--- PAGE EXTRACT ---
# M14 in C.F. Temperate CADPAT.



## Skullboy (17 Jul 2004)

I though the members here would like to see pics of the C.F. Temperate M14 stock I just recently painted up for myself. ;D



















 I have also done the AR CADPAT.





  SKBY.


----------



## tacsit (17 Jul 2004)

Damn, nice lookin blaster you got there. Do you take orders, cause I'm planning on getting an M14 either next month or September and wouldn't mind getting it cammed up.


----------



## KevinB (17 Jul 2004)

Ed, I got to get my AR vest and the Shorty together for a pic.
PS nice work on the keeper...

more of the CADPAT AR shorty...


----------



## Skullboy (17 Jul 2004)

tacsit said:
			
		

> Damn, nice lookin blaster you got there. Do you take orders, cause I'm planning on getting an M14 either next month or September and wouldn't mind getting it cammed up.



 As a matter of fact I do take orders. I paint stocks that are sent to me, plus I also sell complete painted USGI M14 stocks with or without the cheekrest.I have some stock sets on order through my supplier.Not sure when they will be arriving. 

  For more info, look here on the www.canadiangunnutz.com website: http://www.canadiangunnutz.com/viewtopic.php?t=6082.Follow the link and you will see more sample of my work.IIRC, you will have to register on the site in order to view the topics.

  Kevin, YES, get a group shot of your gear. 

    SKBY.


----------



## AlphaCharlie (18 Jul 2004)

too much brown on the Cadpat.... if you look on your combats their is like 5% brown....


----------



## KevinB (18 Jul 2004)

I have a trial set - there is much more brown in them (and the material is better - go figure : )

 I think it looks great...


----------



## AlphaCharlie (18 Jul 2004)

KevinB said:
			
		

> I have a trial set - there is much more brown in them (and the material is better - go figure : )
> 
> I think it looks great...



trial set of what?


----------



## KevinB (18 Jul 2004)

CADPAT combats...


----------



## Tickles (14 Aug 2004)

looks amazing! forget about 5%


----------



## 1feral1 (14 Aug 2004)

--- RECORDS PROVIDED ---
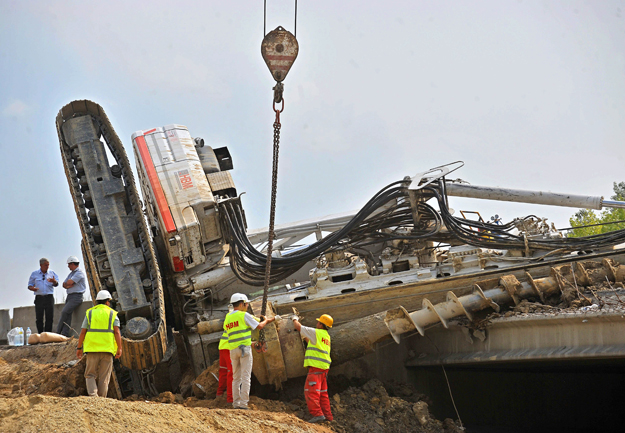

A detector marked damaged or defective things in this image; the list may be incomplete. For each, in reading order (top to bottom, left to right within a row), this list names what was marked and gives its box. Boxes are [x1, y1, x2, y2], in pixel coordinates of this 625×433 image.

rusted metal surface [258, 26, 298, 83]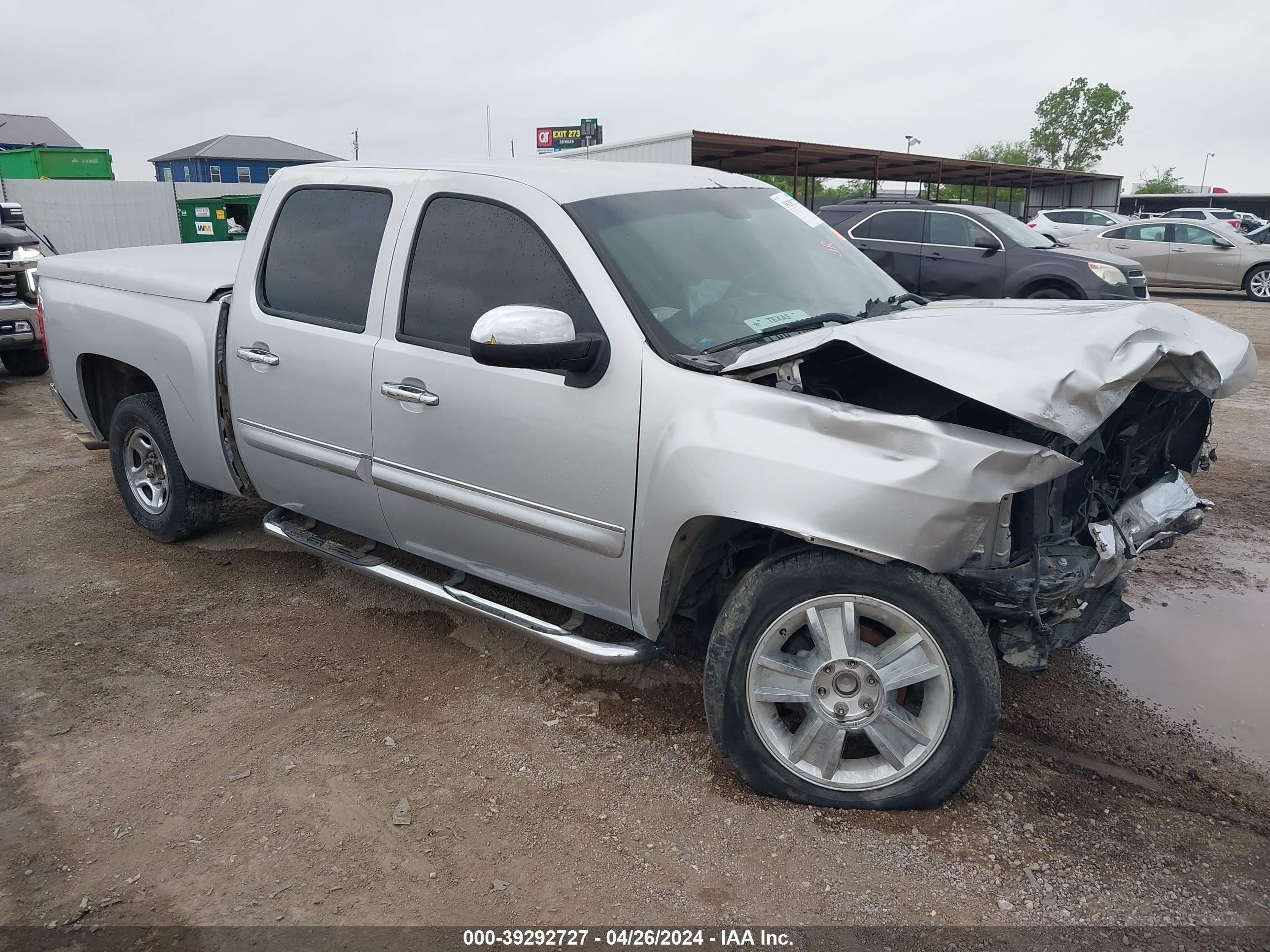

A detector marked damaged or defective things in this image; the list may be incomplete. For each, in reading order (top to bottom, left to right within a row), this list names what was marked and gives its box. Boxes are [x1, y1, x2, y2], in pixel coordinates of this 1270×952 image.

crumpled hood [721, 298, 1255, 444]
damaged front bumper [955, 475, 1209, 675]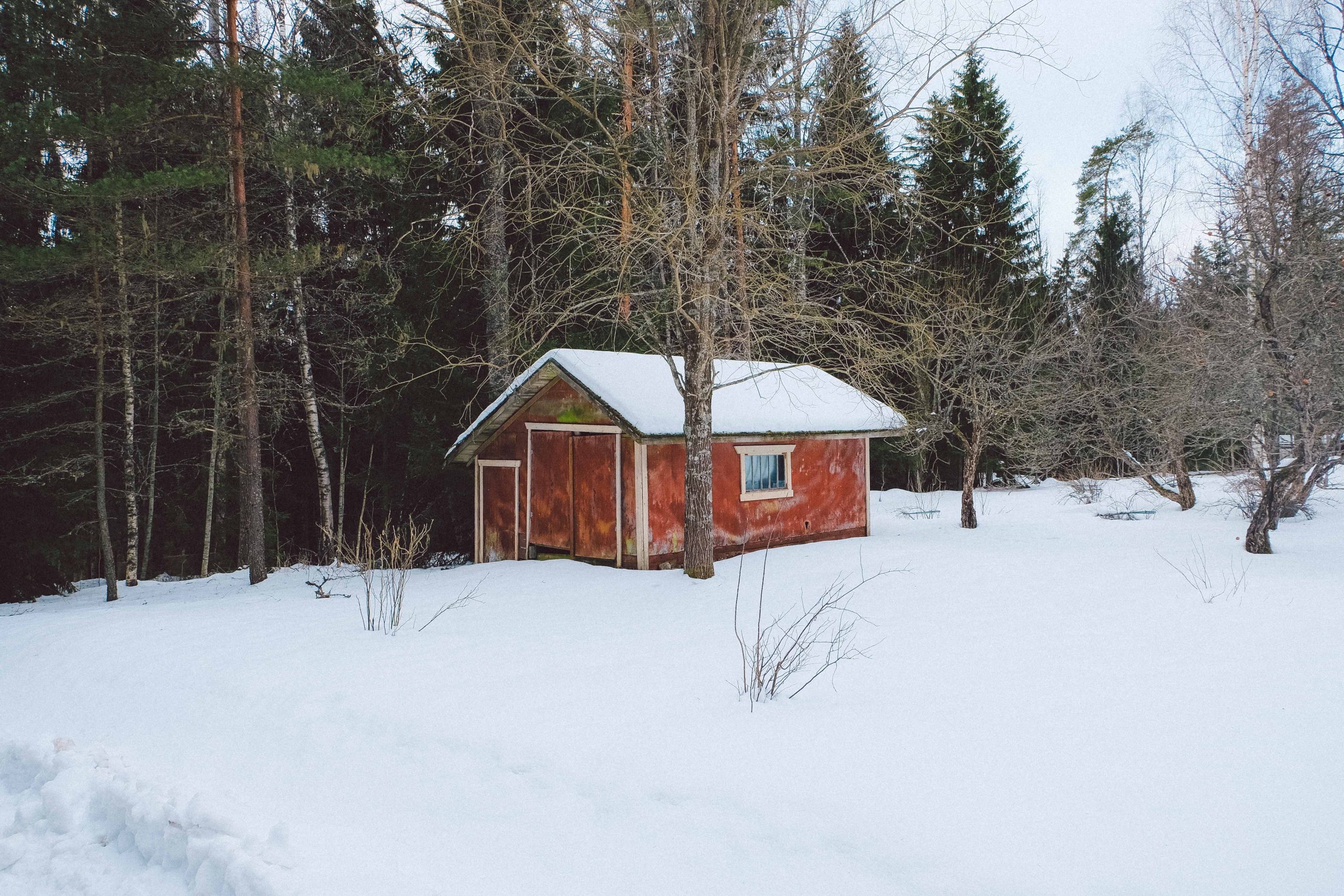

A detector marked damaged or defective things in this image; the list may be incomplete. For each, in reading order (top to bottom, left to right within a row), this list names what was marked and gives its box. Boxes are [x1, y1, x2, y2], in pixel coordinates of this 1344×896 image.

rusty metal siding [642, 435, 865, 566]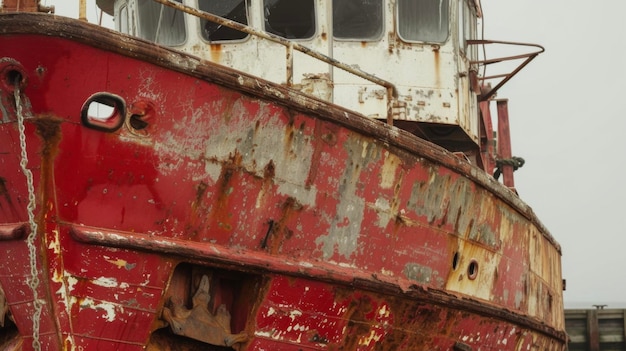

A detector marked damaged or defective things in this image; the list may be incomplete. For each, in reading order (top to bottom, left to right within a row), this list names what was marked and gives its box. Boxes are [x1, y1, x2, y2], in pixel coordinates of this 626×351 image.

broken window [137, 0, 184, 46]
broken window [200, 0, 249, 41]
broken window [262, 0, 314, 39]
broken window [332, 0, 380, 40]
broken window [398, 0, 446, 43]
corroded metal [162, 276, 247, 348]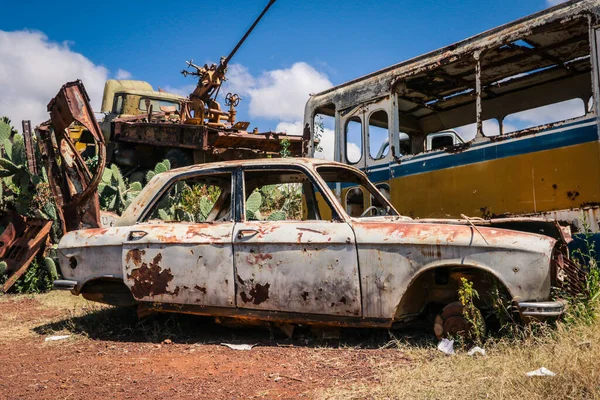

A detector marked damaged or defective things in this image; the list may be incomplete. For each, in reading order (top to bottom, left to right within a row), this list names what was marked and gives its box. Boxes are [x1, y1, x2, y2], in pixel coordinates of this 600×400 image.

broken window [344, 117, 364, 164]
broken window [368, 110, 392, 160]
destroyed bus [308, 0, 600, 234]
broken window [143, 171, 232, 222]
broken window [241, 167, 332, 220]
rusty metal debris [0, 211, 51, 292]
corroded chassis [55, 158, 568, 326]
rusted abandoned car [54, 158, 576, 336]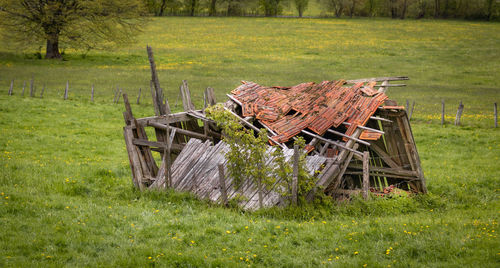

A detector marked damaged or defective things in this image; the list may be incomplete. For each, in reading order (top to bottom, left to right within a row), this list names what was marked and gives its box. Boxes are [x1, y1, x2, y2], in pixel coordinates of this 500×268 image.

broken roof [230, 79, 390, 144]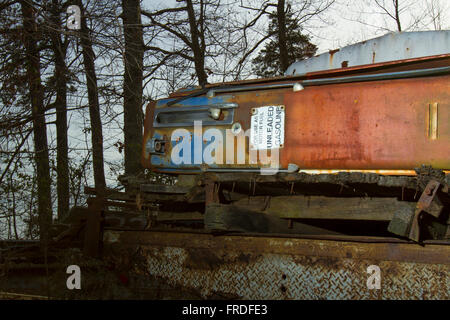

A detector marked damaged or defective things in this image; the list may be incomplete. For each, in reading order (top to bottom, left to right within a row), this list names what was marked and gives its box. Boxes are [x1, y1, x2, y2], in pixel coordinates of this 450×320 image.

rusty metal panel [103, 230, 448, 300]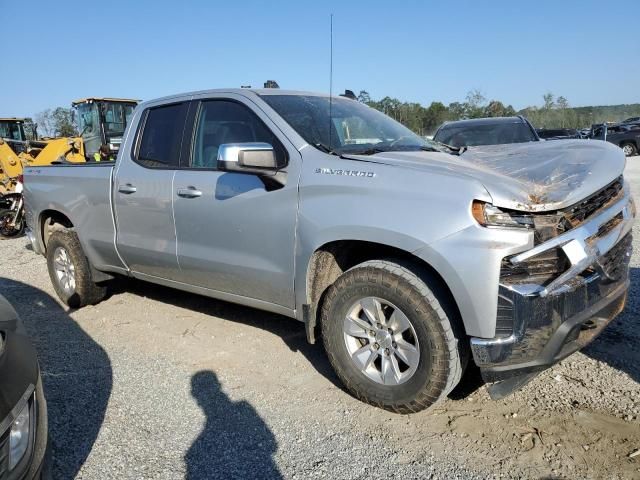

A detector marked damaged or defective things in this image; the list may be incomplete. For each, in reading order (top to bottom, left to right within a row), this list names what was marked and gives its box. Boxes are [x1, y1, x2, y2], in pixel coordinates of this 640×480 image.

wrecked vehicle [21, 91, 636, 412]
crumpled hood [350, 140, 624, 213]
damaged front bumper [470, 186, 636, 400]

--- WRITTEN REQUEST A ---
Copy the passage of the CADPAT M14 thread above from "## tacsit (17" up to and including "KevinB (17 Jul 2004)", keeping its wording unchanged.
--- WRITTEN REQUEST B ---
In the CADPAT M14 thread above, what does KevinB say he has a trial set of?

--- RESULT A ---
## tacsit (17 Jul 2004)

Damn, nice lookin blaster you got there. Do you take orders, cause I'm planning on getting an M14 either next month or September and wouldn't mind getting it cammed up.


----------



## KevinB (17 Jul 2004)

--- RESULT B ---
CADPAT combats.